In a bowl combine yeast, sugar and warm water and proof the yeast for 15 minutes or until frothy on top.
In another bowl combine flour and salt and stir with a wooden spoon.
After the yeast has proofed pour about 3 cups of the flour and salt mixture into the warm water/yeast mixture and stir with a wooden spoon to combine and then slowly add the remaining cup of flour-Don't knead it, it will be lumpy. You want to add only 3 cups of the flour and then the remaining cup of flour because you don't want it to be to dry, so if it feels too dry don't add the full remaining cup.
Pour a little olive oil in a bowl and pat the dough with a little olive oil to keep it moist and put the dough it in the bowl. Cover the bowl with plastic wrap and allow to rise until it has doubled in size for an hour.
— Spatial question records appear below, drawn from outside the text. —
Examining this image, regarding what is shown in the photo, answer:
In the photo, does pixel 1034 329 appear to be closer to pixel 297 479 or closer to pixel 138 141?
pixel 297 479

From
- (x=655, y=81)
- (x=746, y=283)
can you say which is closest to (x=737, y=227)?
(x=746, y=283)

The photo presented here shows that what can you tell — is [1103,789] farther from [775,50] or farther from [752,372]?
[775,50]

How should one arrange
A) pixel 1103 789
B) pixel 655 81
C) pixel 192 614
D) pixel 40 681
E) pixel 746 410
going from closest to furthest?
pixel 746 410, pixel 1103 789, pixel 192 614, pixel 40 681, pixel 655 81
After an hour pat a little olive oil on your hands and divide the dough into balls. Form two balls/loaves however you want to form them-either circular or rectangular.
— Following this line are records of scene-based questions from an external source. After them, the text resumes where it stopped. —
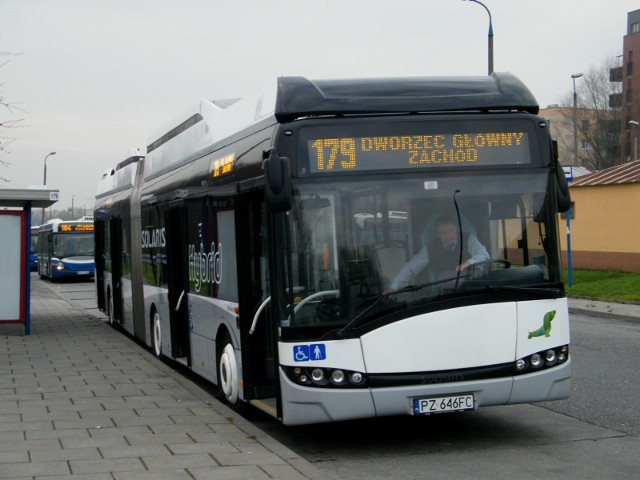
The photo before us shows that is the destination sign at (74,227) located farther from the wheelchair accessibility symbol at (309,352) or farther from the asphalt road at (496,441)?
the wheelchair accessibility symbol at (309,352)

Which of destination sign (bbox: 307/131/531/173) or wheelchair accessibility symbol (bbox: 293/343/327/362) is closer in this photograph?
wheelchair accessibility symbol (bbox: 293/343/327/362)

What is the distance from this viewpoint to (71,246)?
5056cm

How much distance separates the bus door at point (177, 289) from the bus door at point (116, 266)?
5.76m

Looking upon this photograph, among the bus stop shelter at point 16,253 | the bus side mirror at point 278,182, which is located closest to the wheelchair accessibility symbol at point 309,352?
the bus side mirror at point 278,182

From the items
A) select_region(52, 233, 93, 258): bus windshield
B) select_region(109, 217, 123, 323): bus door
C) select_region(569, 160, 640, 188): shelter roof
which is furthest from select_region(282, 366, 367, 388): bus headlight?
select_region(52, 233, 93, 258): bus windshield

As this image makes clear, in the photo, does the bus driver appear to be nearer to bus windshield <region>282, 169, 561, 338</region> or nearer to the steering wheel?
bus windshield <region>282, 169, 561, 338</region>

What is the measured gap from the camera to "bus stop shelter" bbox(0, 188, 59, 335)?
19906 millimetres

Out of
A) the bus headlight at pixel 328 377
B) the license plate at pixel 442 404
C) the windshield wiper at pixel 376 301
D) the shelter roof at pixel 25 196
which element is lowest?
the license plate at pixel 442 404

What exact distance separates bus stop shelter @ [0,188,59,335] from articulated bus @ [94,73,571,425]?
11.7 m

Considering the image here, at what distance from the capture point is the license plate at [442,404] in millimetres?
8156

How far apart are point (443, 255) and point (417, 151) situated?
33.8 inches

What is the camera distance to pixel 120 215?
19109 millimetres

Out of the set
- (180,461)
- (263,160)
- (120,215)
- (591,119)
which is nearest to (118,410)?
(180,461)

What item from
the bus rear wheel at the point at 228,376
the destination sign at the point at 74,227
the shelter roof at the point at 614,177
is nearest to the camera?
the bus rear wheel at the point at 228,376
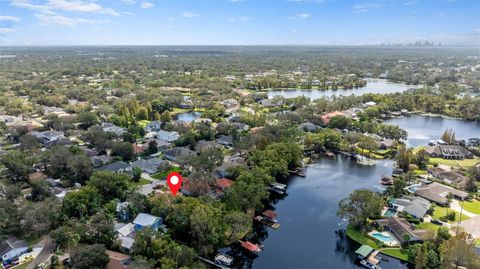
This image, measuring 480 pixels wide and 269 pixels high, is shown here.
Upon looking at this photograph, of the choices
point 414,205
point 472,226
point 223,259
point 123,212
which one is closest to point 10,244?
point 123,212

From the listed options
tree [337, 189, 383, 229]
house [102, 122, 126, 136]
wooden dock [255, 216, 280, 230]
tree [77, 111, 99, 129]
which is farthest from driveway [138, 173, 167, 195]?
tree [77, 111, 99, 129]

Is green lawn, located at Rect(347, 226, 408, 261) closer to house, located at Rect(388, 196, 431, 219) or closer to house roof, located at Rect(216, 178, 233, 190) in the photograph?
house, located at Rect(388, 196, 431, 219)

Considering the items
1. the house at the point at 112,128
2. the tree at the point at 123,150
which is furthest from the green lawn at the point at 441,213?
the house at the point at 112,128

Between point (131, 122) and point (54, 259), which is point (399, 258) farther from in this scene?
point (131, 122)

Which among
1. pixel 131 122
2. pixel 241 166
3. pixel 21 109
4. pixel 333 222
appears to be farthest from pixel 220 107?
pixel 333 222

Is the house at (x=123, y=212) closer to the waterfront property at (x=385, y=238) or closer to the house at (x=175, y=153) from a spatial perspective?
the house at (x=175, y=153)

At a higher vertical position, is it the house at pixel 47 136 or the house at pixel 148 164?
the house at pixel 47 136
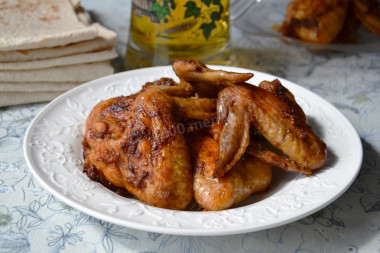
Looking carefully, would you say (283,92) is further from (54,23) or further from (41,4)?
(41,4)

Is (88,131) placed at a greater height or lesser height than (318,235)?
greater

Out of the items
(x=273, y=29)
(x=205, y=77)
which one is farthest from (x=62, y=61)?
(x=273, y=29)

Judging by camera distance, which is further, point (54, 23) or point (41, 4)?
point (41, 4)

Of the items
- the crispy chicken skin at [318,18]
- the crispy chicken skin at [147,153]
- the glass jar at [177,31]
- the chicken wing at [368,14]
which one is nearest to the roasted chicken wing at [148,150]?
the crispy chicken skin at [147,153]

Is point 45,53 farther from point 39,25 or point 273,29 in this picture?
point 273,29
Sprinkle a little corn meal onto a baking sheet, and put the two formed loaves of dough on the baking sheet. Let rise for another hour in a warm area.
Preheat oven to 425. After dough has risen for the second time, bake for 10 minutes, then lower the temperature to 375, then bake for an additional 15 minutes. If you would like a firmer crust, bake for an additional 5 minutes.
After baking remove from oven and let cool completely and then cut and enjoy!